Maryland Brain Injury Law
The NFL brain injury lawsuit is an example of how the law can offer help for persons who suffer from brain injuries as a result of the negligence of another person or business. Brain injuries can occur in a variety of circumstances. Like the NFL lawsuit, brain injuries can occur in sports such as football, baseball, hockey, and cheerleading. However, brain injuries can also result from other causes:
- Car accidents;
- Blows to the head;
- Falls or accidents; and
- Physical violence.
In Maryland, the most common legal claim for a traumatic brain injury will be a claim of negligence. Negligence can occur, for example, in a slip and fall, a car accident, or a sports injury. In each of these situations, a Maryland resident is owed a duty of care.

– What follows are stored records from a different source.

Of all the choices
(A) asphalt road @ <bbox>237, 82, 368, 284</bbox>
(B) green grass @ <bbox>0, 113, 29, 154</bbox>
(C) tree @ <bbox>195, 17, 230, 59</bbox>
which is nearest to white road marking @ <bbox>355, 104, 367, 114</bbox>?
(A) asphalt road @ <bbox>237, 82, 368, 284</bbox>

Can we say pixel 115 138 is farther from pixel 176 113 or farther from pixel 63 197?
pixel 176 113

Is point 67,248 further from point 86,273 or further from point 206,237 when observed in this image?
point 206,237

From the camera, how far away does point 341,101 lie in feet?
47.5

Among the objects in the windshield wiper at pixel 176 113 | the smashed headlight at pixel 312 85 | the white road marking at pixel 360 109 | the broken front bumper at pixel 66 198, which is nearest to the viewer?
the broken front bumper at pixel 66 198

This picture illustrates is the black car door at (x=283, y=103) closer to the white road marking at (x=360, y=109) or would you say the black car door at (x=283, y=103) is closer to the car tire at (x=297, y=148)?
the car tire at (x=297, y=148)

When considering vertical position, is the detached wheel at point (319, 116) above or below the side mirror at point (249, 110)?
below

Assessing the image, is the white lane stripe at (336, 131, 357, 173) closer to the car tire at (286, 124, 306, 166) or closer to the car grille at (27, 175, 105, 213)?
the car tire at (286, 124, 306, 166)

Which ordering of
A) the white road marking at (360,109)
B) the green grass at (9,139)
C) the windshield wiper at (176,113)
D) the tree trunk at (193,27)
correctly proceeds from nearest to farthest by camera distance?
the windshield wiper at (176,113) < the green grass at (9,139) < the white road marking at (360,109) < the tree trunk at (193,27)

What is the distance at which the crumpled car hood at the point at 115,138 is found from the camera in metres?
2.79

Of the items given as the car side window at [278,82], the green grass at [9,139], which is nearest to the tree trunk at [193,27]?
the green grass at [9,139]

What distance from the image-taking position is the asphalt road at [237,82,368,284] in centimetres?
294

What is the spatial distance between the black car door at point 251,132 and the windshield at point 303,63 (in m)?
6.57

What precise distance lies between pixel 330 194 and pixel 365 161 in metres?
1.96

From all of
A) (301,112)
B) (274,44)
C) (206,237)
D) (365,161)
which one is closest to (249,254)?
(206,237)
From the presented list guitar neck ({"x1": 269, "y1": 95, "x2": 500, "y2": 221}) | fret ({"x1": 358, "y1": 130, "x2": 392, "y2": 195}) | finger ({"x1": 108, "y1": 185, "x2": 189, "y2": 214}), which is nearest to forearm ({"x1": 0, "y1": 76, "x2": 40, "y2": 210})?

For example, drivers on the road owe a duty of care to each other to drive safely, a store owner owes a duty to keep floors clean from slippery spills, and a school owes a duty to student athletes to reasonably protect them from injuries. Establishing that there was a duty and that the duty was breached is often the most difficult element of a negligence claim. If you believe that you have suffered a brain injury as a result of negligence, an experienced Maryland personal injury attorney can advise you about how Maryland brain injury law can help you.
In order to succeed on a claim for negligence, the injured person must also establish the breach caused the damages that the injured person has suffered. However, Maryland is a contributory negligence state, which means that if an injured person negligently contributed to their own injury, they will not be able to recover damages for a traumatic brain injury.